It would also avoid entering
WARN(1, "afu_read must be buggy\n");
if the driver changes its mind between the 2 calls :-)
Fred
Hi Ian,
Sorry for getting into this discussion late. I have few suggestions.
Ian Munsie <[email protected]> writes:
>
> diff --git a/drivers/misc/cxl/Kconfig b/drivers/misc/cxl/Kconfig
> index 8756d06..560412c 100644
> --- a/drivers/misc/cxl/Kconfig
> +++ b/drivers/misc/cxl/Kconfig
> @@ -15,12 +15,17 @@ config CXL_EEH
> bool
> default n
>
> +config CXL_AFU_DRIVER_OPS
> + bool
> + default n
> +
> config CXL
> tristate "Support for IBM Coherent Accelerators (CXL)"

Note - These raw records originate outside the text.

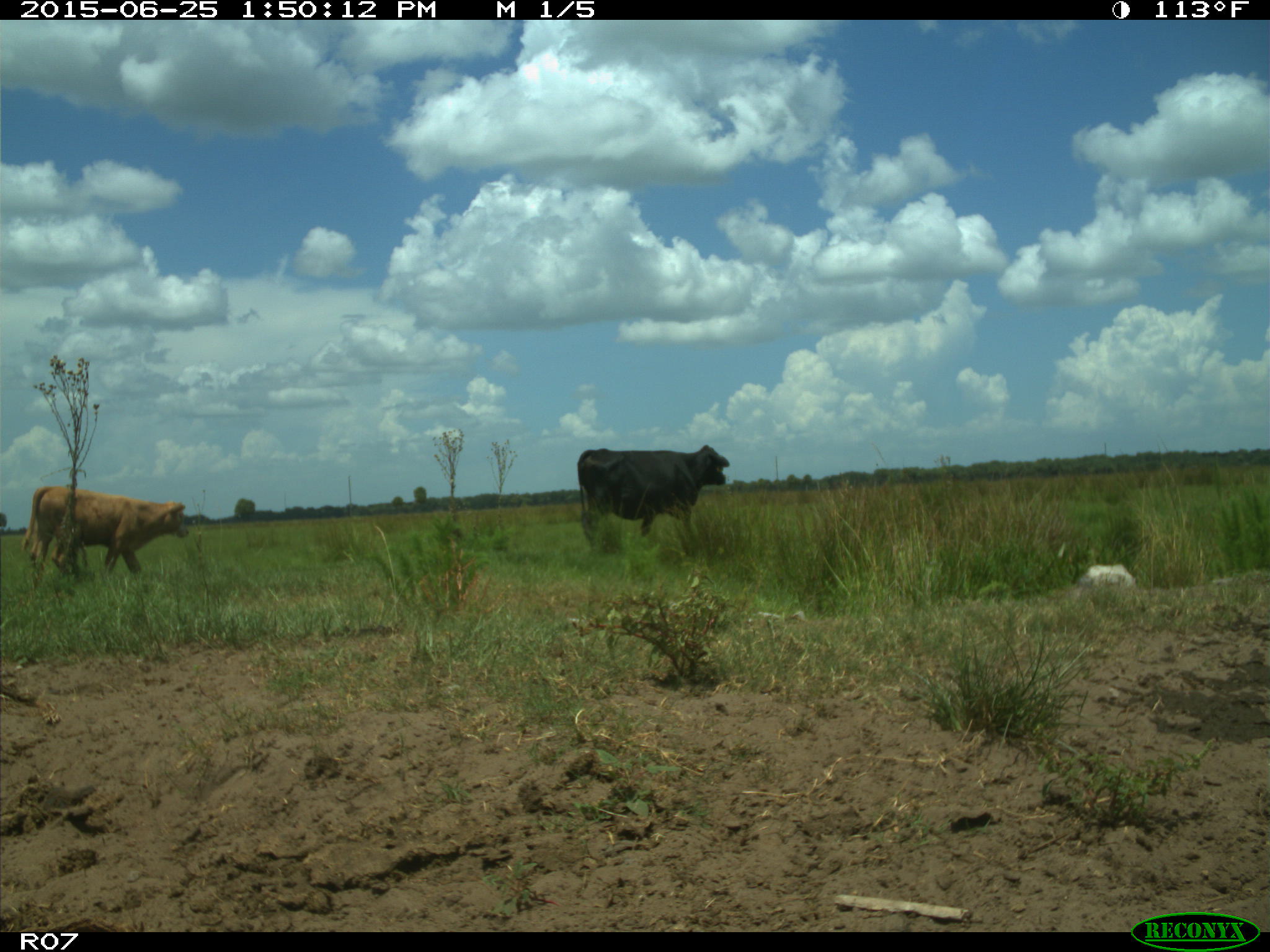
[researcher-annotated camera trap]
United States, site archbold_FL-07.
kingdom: Animalia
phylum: Chordata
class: Mammalia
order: Artiodactyla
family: Bovidae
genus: Bos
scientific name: Bos taurus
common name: domestic cow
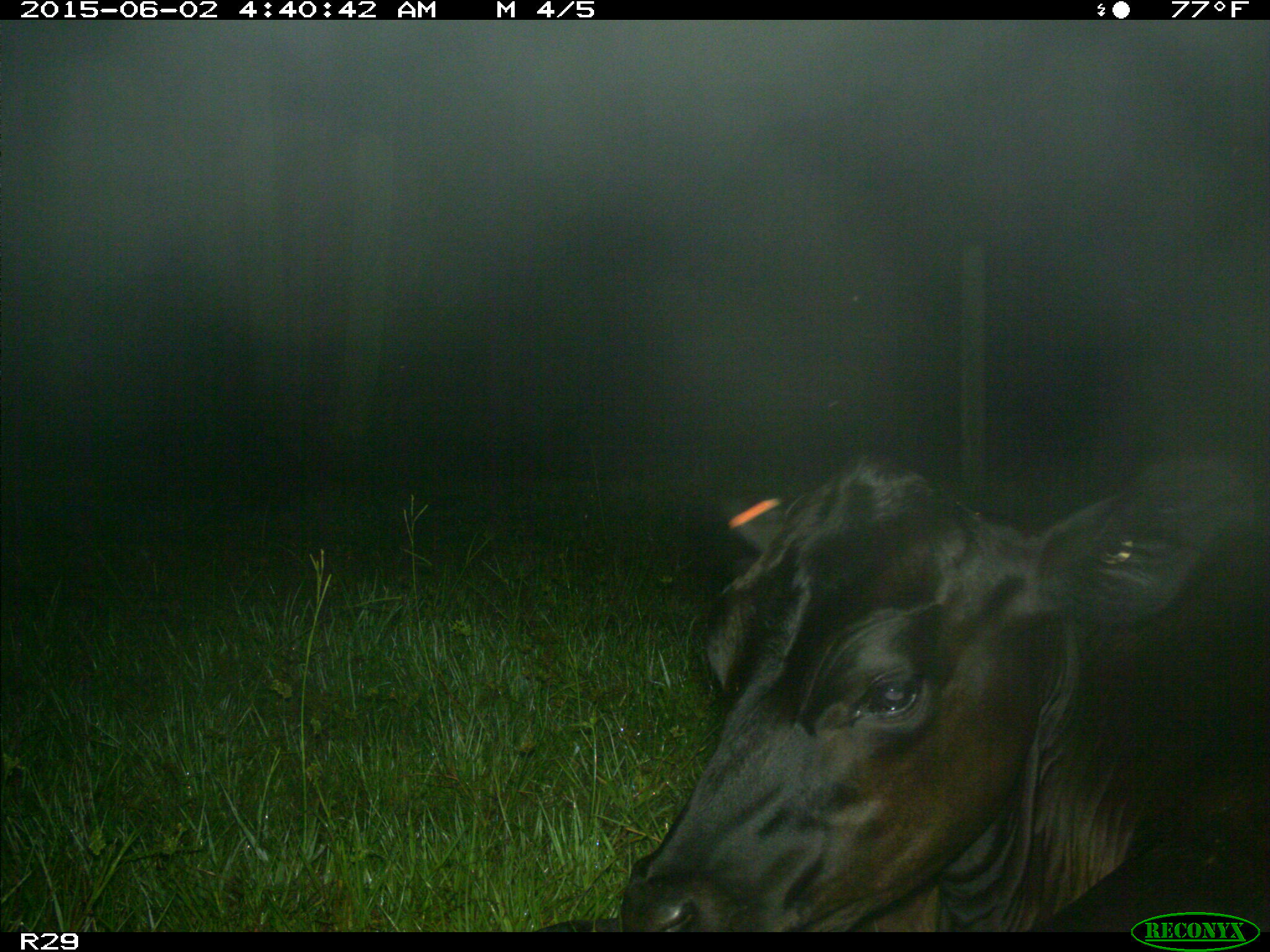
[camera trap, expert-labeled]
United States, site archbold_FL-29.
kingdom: Animalia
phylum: Chordata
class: Mammalia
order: Artiodactyla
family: Bovidae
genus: Bos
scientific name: Bos taurus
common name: domestic cow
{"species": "Bos taurus (domestic cow)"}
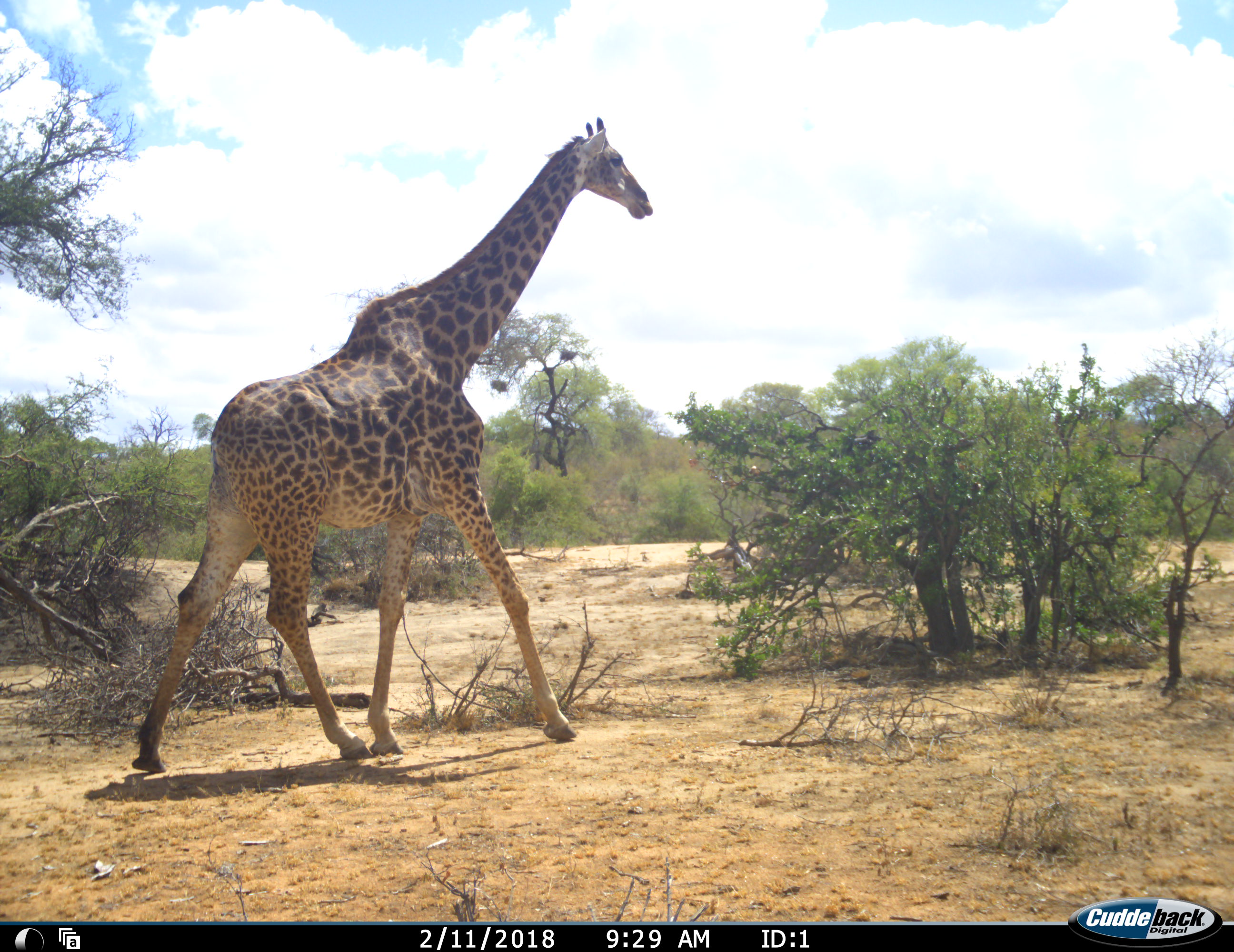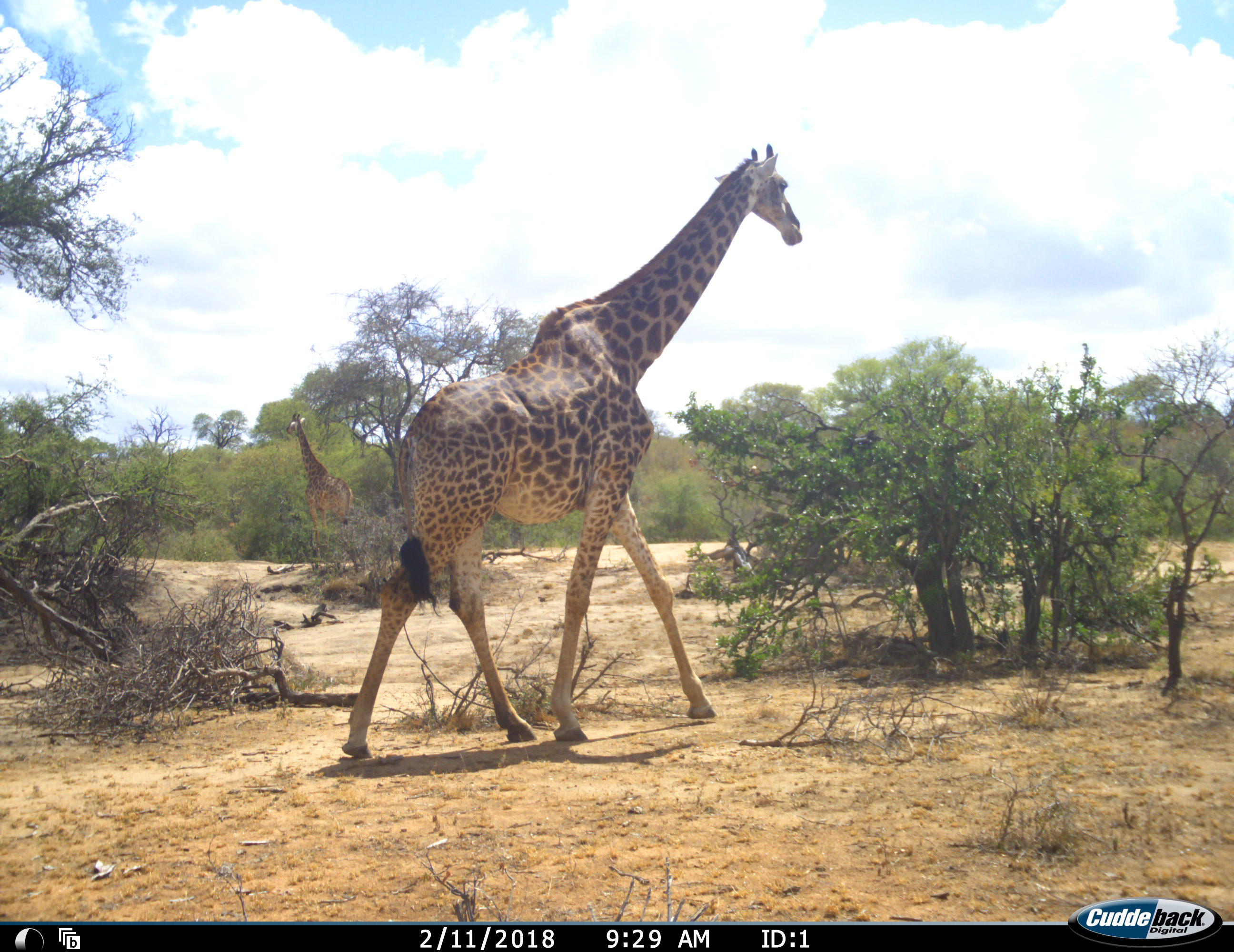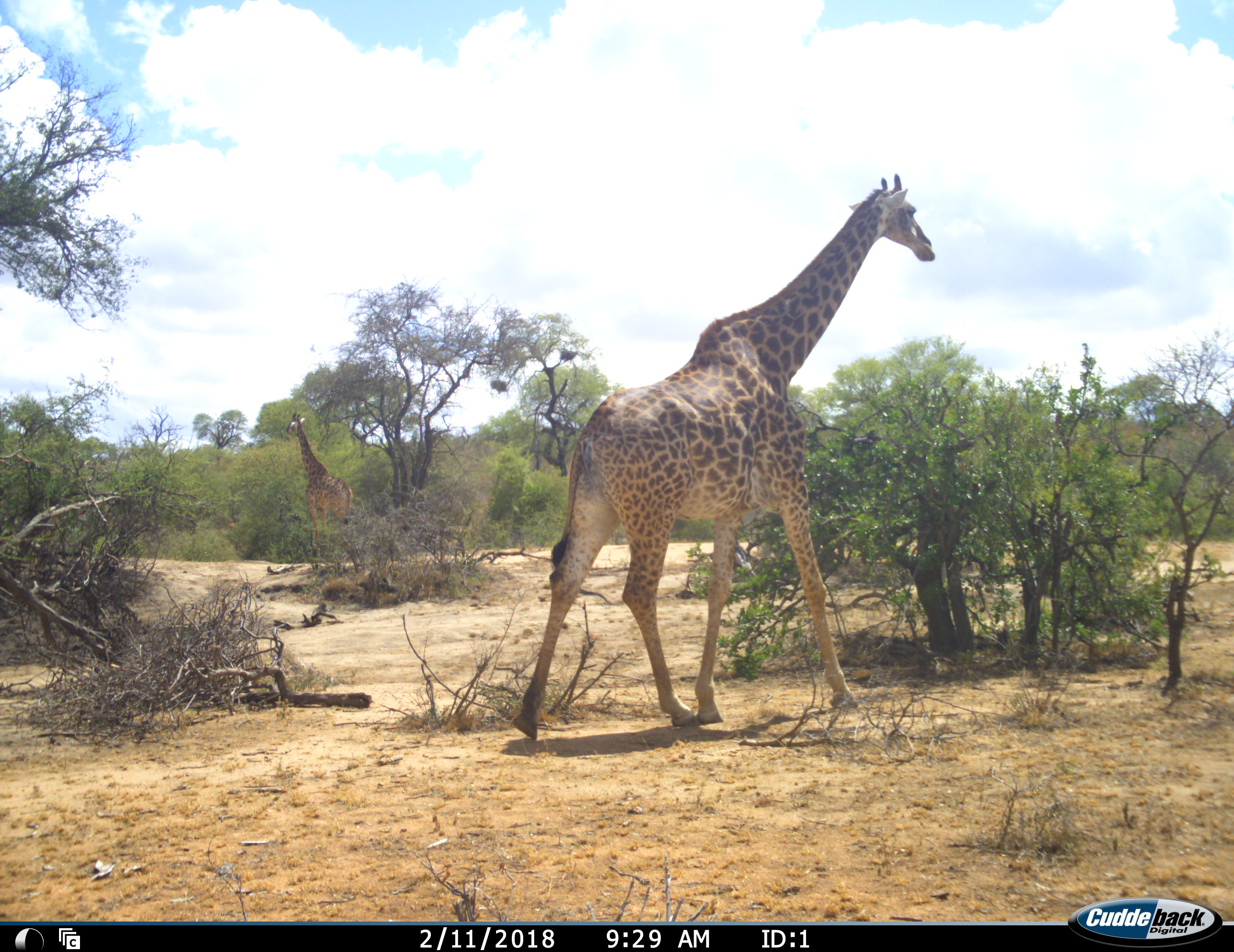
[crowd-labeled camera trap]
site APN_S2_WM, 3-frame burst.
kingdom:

> depends on PPC_POWERNV && PCI_MSI && EEH
> select CXL_BASE
> select CXL_KERNEL_API
> select CXL_EEH
> + select CXL_AFU_DRIVER_OPS
I suggest wrapping the driver_ops struct definition and other related
functions inside a #ifdef CONFIG_CXL_AFU_DRIVER_OPS.
> default m
> help
> Select this option to enable driver support for IBM Coherent
> diff --git a/drivers/misc/cxl/api.c b/drivers/misc/cxl/api.c
> index ea3eeb7..eebc9c3 100644
> --- a/drivers/misc/cxl/api.c
> +++ b/drivers/misc/cxl/api.c
> @@ -296,6 +296,14 @@ struct cxl_context *cxl_fops_get_context(struct file *file)
> }
> EXPORT_SYMBOL_GPL(cxl_fops_get_context);
>
> +void cxl_set_driver_ops(struct cxl_context *ctx,
> + struct cxl_afu_driver_ops *ops)
> +{
> + WARN_ON(!ops->event_pending || !ops->deliver_event);
> + ctx->afu_driver_ops = ops;
> +}
I would recommend adding a "struct module *" member to afu_driver_ops
and doing a __module_get on to it here and module_put when we destroy
the context. Since these callbacks will be residing within an external
module .text region hence it should stay in the memory until the context
is alive.
> diff --git a/drivers/misc/cxl/file.c b/drivers/misc/cxl/file.c
> index 783337d..d1cc297 100644
> --- a/drivers/misc/cxl/file.c
> +++ b/drivers/misc/cxl/file.c
> @@ -295,6 +295,17 @@ int afu_mmap(struct file *file, struct vm_area_struct *vm)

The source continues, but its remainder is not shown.